## BEGIN Given entries
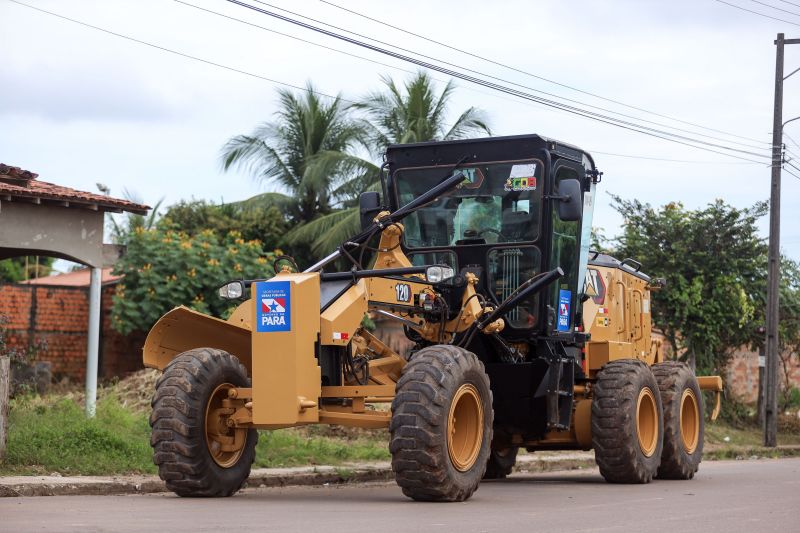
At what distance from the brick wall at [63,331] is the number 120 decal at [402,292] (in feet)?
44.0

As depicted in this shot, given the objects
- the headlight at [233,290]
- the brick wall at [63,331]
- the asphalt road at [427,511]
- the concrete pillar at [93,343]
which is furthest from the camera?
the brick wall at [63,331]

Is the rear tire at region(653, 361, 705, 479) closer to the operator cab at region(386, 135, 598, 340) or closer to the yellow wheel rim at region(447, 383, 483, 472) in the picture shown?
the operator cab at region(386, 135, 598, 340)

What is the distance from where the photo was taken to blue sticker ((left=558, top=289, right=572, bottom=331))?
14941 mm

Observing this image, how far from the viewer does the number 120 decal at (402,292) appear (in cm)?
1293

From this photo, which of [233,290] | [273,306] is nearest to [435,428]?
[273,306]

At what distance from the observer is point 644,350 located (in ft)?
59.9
## END Given entries
(Set problem): Swap "observer" for "viewer" in the entries from the line containing "Observing this image, how" through the end of the entries, and reproduce only those lines with nothing else changed.

(Answer below):
Observing this image, how far from the viewer does the number 120 decal at (402,292) appear (in cm)?
1293

From this photo, which of [233,290] | [273,306] is nearest to [435,428]?
[273,306]

At what distance from the viewer is point 644,350 located (in ft)?
59.9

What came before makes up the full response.